But, of course, in a polyglot project, we have several different TokenType enums floating around. Well, the solution would have to be that the various TokenType enums all implement a common interface and the APIs like the above use that in their signature. (I recently checked, and yes, an enum can implement an interface! I didn't know that before!)

Well, a polyglot project does have this basic problem, having several different grammars sharing a common base Node API, but it looks resolvable. Right now, you can define:

        PARSER_PACKAGE = org.foolang.parser;
        NODE_PACKAGE = org.foolang.ast;

But it seems we need an additional setting something like:

    BASE_API_PACKAGE = org.foolang.baseapi;

which says where the base Node and probably ParseException and some other things shared between different AST's as a common root node and other API like a common ParseException. Of course, that is for a "polyglot" project. Existing projects that don't need any of that should basically be unaffected.

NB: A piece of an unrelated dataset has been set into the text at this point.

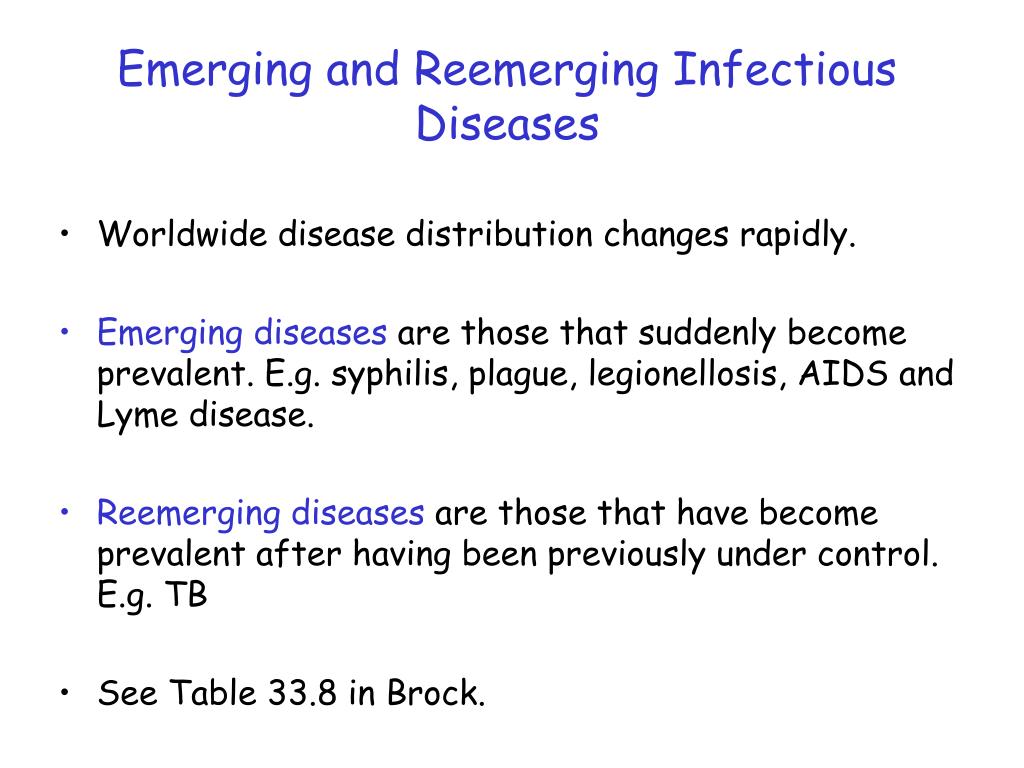 Emerging and Reemerging Infectious Diseases

• Worldwide disease distribution changes rapidly.

• Emerging diseases are those that suddenly become prevalent. E.g. syphilis, plague, legionellosis, AIDS and Lyme disease.

• Reemerging diseases are those that have become prevalent after having been previously under control. E.g. TB

• See Table 33.8 in Brock.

Well, I write all of the above perhaps more for my own benefit than that of anybody else. The act of writing can help one clarify one's thinking. For now a high priority is having a kind of lint program that runs over any JavaCC (legacy or JavaCC21) and outputs a CongoCC grammar, so all the legacy syntax will be translated to the newer streamlined syntax. This will allow the CongoCC.ccc grammar to be much cleaner, a better basis for moving forward. At some point, I guess the JavaCC 21 repository will just be frozen and anybody can download and use the last version with that naming. We could even put it on Maven central and all the people obsessed with concepts such as stability and reproducibility can use it, I guess.

(Since it is that season again, I found myself thinking about a version of the Charles Dickens story "A Christmas Carol", in which Scrooge is visited by the various bugs of Christmas past...)